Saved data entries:
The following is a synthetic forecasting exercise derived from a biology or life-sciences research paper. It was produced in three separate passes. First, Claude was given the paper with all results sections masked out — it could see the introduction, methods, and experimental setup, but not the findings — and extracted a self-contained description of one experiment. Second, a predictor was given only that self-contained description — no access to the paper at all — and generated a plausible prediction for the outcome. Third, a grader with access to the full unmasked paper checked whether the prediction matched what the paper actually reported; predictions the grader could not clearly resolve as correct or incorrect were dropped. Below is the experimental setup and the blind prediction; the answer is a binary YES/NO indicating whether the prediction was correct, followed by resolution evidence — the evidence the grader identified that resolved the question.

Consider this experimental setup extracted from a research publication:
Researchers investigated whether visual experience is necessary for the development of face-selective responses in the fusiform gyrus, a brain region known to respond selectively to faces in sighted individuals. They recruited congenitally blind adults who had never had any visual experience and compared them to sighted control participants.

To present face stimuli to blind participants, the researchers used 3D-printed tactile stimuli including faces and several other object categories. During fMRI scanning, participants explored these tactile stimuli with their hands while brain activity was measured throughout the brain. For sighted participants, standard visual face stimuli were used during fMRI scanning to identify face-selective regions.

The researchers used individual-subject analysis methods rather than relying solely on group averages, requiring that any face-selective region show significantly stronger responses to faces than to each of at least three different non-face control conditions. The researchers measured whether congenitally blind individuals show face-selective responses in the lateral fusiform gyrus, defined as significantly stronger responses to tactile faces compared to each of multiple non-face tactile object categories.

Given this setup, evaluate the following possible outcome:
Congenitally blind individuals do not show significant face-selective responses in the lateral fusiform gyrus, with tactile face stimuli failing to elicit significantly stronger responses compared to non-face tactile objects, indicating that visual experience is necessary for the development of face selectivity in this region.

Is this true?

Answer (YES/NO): NO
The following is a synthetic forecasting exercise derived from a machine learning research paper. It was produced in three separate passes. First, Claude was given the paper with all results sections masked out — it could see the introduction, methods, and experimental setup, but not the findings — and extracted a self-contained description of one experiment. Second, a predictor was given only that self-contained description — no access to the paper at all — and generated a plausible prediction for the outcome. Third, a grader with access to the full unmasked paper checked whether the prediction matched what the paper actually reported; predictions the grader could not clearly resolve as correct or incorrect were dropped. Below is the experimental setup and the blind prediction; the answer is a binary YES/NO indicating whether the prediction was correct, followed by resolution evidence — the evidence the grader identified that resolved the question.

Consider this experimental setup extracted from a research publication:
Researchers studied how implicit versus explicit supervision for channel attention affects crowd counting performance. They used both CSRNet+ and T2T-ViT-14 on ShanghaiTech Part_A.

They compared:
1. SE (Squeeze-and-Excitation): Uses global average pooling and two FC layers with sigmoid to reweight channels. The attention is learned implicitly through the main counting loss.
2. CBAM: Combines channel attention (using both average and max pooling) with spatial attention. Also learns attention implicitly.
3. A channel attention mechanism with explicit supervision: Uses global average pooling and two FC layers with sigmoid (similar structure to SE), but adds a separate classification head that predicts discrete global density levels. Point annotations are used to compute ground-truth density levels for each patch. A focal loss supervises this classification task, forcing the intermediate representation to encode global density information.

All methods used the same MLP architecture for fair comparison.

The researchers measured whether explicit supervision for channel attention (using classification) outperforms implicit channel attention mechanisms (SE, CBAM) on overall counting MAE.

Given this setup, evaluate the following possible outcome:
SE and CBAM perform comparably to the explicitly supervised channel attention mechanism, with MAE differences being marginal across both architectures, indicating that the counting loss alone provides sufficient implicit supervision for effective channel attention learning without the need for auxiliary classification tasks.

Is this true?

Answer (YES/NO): NO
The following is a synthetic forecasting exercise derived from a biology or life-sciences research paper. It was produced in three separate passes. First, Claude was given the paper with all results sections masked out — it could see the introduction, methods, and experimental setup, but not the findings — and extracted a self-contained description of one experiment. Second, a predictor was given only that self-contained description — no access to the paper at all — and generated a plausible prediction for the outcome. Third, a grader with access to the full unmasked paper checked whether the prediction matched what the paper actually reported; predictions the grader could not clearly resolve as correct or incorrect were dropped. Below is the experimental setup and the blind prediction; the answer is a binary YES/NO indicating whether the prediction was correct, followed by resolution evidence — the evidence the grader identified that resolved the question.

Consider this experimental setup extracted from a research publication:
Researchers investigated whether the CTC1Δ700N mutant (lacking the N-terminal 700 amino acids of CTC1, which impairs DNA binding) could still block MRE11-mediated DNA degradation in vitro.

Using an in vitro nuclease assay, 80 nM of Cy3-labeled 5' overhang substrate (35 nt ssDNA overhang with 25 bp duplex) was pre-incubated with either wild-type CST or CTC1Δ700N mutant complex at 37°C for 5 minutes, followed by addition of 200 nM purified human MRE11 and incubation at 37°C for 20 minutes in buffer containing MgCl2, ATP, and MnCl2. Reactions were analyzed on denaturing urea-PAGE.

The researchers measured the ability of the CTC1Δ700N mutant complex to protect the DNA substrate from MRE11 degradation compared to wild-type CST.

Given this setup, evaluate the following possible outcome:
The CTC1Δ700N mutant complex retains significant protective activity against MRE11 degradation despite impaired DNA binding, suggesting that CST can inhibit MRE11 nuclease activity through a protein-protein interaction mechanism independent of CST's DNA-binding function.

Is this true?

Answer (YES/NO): NO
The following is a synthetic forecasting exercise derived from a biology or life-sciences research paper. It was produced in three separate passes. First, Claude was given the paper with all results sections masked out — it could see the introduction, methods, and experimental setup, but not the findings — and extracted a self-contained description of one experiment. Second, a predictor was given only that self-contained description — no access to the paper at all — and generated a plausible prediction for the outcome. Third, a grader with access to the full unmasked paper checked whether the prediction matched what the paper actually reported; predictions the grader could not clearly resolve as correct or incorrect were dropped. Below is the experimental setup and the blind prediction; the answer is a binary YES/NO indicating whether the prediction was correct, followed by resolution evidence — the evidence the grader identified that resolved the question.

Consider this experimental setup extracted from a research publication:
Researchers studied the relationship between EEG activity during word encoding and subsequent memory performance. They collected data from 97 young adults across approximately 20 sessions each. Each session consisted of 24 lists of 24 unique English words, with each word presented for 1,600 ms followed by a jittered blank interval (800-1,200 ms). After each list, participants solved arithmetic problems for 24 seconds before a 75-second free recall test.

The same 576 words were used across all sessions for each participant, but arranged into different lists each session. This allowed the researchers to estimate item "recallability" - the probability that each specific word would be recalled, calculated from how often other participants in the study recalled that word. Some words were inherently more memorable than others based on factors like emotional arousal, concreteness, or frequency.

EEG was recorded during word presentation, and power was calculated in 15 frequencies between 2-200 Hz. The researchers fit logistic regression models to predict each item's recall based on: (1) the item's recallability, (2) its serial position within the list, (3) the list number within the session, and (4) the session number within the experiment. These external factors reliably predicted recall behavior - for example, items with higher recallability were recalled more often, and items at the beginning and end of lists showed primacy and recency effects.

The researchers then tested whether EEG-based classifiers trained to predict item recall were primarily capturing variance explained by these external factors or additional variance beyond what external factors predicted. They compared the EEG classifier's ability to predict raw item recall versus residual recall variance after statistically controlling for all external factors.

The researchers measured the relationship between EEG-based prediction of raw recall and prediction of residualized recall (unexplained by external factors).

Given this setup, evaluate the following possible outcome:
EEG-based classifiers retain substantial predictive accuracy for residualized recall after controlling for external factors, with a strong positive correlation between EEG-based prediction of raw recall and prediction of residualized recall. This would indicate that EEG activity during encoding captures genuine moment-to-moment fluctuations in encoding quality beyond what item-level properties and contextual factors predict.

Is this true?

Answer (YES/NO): YES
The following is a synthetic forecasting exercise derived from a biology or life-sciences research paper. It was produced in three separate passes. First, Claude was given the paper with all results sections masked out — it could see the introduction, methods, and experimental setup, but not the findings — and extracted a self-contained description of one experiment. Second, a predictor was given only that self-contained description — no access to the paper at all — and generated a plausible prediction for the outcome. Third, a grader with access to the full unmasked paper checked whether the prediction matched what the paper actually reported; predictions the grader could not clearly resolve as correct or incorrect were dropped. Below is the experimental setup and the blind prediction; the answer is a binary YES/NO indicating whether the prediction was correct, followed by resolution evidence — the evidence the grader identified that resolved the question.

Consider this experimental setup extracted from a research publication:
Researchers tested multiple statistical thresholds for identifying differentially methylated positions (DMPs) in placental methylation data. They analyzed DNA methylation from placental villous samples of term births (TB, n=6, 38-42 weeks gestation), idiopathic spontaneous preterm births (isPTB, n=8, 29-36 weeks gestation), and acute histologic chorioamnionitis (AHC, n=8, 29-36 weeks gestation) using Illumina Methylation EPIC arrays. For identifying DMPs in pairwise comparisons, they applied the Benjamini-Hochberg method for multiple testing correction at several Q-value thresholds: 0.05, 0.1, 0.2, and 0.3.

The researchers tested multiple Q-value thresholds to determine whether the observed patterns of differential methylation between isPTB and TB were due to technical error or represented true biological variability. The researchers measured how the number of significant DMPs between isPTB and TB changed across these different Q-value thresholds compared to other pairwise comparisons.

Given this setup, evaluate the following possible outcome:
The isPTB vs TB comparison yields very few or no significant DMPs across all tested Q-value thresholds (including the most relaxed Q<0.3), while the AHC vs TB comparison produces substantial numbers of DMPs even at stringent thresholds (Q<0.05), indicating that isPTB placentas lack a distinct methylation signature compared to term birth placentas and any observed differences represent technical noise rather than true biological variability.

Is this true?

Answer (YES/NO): NO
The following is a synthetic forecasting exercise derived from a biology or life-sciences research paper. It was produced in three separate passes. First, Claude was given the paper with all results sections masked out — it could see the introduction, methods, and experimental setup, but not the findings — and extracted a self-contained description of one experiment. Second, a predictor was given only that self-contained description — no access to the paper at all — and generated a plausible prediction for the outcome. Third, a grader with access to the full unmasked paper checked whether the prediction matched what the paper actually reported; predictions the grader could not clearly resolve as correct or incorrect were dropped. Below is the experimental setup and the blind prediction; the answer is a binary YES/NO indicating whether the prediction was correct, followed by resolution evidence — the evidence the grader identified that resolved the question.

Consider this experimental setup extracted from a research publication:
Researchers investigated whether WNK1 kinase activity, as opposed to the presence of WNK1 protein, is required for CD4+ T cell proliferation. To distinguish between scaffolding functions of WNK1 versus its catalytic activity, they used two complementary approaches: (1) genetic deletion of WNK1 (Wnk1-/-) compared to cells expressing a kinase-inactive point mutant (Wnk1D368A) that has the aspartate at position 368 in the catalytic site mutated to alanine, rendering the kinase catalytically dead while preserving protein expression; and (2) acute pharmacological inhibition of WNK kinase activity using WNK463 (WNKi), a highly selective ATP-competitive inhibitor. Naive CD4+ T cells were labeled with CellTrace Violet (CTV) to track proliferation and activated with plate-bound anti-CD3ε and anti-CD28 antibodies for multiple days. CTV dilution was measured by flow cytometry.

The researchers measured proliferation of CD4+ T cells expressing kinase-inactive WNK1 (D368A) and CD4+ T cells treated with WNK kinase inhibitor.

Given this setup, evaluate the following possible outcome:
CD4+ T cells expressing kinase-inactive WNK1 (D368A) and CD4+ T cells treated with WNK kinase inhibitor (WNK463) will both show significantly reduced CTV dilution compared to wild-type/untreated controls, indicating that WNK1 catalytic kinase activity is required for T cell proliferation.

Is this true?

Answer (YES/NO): YES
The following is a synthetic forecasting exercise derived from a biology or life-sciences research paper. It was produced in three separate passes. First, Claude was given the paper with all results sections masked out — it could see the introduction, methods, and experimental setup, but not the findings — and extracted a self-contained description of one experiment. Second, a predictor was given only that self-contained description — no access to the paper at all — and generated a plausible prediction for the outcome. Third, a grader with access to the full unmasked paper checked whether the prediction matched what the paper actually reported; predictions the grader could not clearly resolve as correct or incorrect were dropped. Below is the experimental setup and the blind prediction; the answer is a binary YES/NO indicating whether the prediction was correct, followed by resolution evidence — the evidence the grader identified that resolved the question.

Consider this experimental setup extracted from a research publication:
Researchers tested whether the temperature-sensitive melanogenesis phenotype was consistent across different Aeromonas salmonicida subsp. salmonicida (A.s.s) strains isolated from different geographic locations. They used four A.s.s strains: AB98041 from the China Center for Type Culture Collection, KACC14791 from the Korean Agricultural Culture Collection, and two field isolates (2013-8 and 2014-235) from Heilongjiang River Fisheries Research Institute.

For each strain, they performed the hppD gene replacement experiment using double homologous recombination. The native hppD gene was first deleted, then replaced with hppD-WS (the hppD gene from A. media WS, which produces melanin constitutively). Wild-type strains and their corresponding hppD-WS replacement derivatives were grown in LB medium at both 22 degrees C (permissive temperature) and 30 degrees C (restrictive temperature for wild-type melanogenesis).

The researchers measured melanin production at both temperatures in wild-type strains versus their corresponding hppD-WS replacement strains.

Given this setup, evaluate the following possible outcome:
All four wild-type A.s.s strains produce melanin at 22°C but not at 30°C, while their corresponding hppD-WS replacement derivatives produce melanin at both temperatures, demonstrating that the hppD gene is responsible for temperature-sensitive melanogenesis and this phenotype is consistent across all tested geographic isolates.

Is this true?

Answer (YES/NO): NO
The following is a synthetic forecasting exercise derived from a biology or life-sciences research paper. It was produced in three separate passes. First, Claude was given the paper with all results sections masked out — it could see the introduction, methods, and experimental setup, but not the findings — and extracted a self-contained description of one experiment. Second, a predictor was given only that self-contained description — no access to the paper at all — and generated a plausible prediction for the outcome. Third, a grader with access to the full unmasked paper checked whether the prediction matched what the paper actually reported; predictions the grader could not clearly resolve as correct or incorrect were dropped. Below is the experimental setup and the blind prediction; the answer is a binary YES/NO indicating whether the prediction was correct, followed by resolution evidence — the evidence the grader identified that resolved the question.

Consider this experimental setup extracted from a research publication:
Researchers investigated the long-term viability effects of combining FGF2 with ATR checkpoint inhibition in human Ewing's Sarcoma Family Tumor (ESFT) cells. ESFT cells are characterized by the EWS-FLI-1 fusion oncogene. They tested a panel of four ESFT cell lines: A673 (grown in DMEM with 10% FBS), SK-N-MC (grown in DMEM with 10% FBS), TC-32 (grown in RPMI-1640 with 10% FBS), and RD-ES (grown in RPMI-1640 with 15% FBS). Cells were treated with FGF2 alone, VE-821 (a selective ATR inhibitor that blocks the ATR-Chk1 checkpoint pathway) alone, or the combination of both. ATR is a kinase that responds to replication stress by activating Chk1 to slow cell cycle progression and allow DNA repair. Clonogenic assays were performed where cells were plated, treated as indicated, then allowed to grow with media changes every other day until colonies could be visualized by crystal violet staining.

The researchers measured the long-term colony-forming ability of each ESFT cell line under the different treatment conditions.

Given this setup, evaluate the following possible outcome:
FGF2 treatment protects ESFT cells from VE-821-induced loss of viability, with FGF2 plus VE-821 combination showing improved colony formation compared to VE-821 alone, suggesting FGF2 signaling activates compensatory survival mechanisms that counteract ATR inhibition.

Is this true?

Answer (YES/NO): NO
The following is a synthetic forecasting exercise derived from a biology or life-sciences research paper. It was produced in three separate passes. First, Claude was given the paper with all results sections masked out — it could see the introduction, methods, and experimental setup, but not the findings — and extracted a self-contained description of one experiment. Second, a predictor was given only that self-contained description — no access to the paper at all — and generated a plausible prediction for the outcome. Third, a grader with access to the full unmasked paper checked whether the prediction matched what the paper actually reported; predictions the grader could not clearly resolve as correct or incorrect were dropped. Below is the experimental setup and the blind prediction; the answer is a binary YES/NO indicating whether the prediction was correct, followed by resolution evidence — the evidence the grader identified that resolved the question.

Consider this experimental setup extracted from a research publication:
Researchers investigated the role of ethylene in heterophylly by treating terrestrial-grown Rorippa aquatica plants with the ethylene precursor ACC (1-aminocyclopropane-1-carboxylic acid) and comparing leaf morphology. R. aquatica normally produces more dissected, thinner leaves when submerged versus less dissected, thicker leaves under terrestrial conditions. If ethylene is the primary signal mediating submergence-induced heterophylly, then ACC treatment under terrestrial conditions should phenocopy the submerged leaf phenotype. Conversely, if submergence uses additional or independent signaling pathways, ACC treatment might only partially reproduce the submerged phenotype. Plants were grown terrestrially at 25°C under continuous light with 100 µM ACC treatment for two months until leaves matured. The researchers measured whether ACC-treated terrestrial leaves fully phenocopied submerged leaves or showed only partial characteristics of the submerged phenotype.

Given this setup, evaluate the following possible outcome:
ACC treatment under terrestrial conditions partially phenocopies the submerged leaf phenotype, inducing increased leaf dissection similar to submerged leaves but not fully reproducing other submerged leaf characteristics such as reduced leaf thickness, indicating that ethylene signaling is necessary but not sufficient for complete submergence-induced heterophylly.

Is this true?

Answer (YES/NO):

Try it:
Wherever a line in the entries above holds "vitro", copy that line.

Response to this task:
Researchers investigated whether the CTC1Δ700N mutant (lacking the N-terminal 700 amino acids of CTC1, which impairs DNA binding) could still block MRE11-mediated DNA degradation in vitro.
Using an in vitro nuclease assay, 80 nM of Cy3-labeled 5' overhang substrate (35 nt ssDNA overhang with 25 bp duplex) was pre-incubated with either wild-type CST or CTC1Δ700N mutant complex at 37°C for 5 minutes, followed by addition of 200 nM purified human MRE11 and incubation at 37°C for 20 minutes in buffer containing MgCl2, ATP, and MnCl2. Reactions were analyzed on denaturing urea-PAGE.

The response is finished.